Twee jaar later dan gepland, en talloze bandwissels later was Pitfest 2022 eindelijk daar. Het festivalterrein in Erica bestaat uit drie podia temidden van weilanden en een golfbaan. De kleinste is de Crustbus, een soort opblaasbaar zwart kasteel waar een dikke mistlaag hangt, wat het fotograferen enigszins bemoeilijkte. De andere twee podia bestaan uit twee grote tenten genaamd de Skullcrusher en het Punkhol. Op het midden van het terrein bevindt zich de geïmproviseerde gezellige kroeg in een grote tent. Aan de rand van het terrein vinden we de eettentjes waar voornamelijk vette hap kan worden gehaald.
Vrijdag 13 mei gaat van start met het Rotterdamse The Shivvies. De mannen staan in de Crustbus, wat een zwart luchtkasteel is. Echt goed zingen kunnen de heren niet, maar simpele pop punk spelen gaat hen goed af. De bassist en gitarist wisselen de vocale plichten af. De band noemt zelf als invloed een band als The Ramones, maar ik hoor ook duidelijk Green Day terug in het geheel.

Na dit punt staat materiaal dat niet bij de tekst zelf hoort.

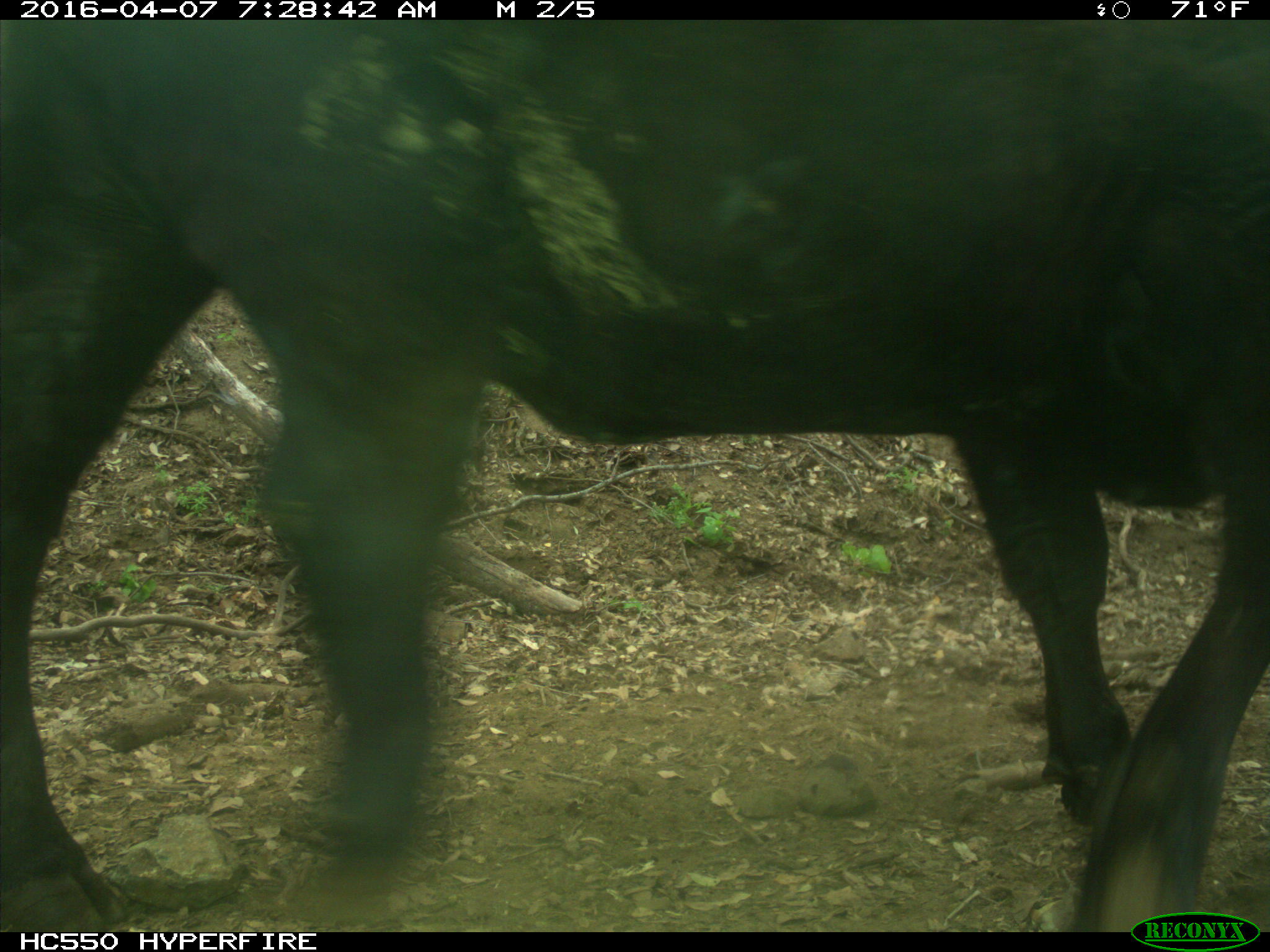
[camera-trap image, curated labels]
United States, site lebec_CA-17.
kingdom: Animalia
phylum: Chordata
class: Mammalia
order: Artiodactyla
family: Bovidae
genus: Bos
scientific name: Bos taurus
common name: domestic cow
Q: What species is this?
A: Bos taurus (domestic cow).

Een echt optreden is het ook nog niet, het is meer alsof de heren hun liedjes voordragen. De bassist is het meest expressief van deze drie Rotterdammers, en loopt krom als Quasimodo lekker te rocken op het podium. Het zonnetje schijnt en daardoor neemt de warmte toe. Van dit optreden heb ik het namelijk nog niet echt warm gekregen.
Fredag Den 13:e (Punkhol)
Fredag Den 13:E is een typische crustband, bestaande uit vijf jonge vogels, die net zijn uitgevlogen uit een nestje van punk en black metal. Het is vrijdag de 13e vandaag, en de band laat de mogelijkheid dat te benoemen natuurlijk niet onbenut. De geluidstechnicus is van mening dat alleen standje maximaal juist is. Opener Sälj mig lycka, gör mig ren is daardoor moeilijk te volgen. De mannen staan vol adrenaline op het podium, waardoor de podiumpresentatie een hoop energie geeft. Gelukkig worden de eieren die volgen met wat meer precisie en beheersing gelegd. De nummers komen beter uit de verf, ondanks dat alles nog steeds met maximaal geluidsgeweld wordt voorgedragen. Het doet gek genoeg wat afbreuk aan de boosheid en energie die in de melodieuze crust van Fredag Den 13:E zit. De band heeft ook nog een boodschap voor de politiek: ‘gooi alle grenzen open’. Het opvolgende Paria verwoord deze overtuiging op muzikale wijze. De band heeft wat meer gecontroleerde boosheid gevonden, en ook het groovende middenstuk helpt. De band heeft ook nog een boodschap voor de politie: ‘fuck de politie’. We geven het door.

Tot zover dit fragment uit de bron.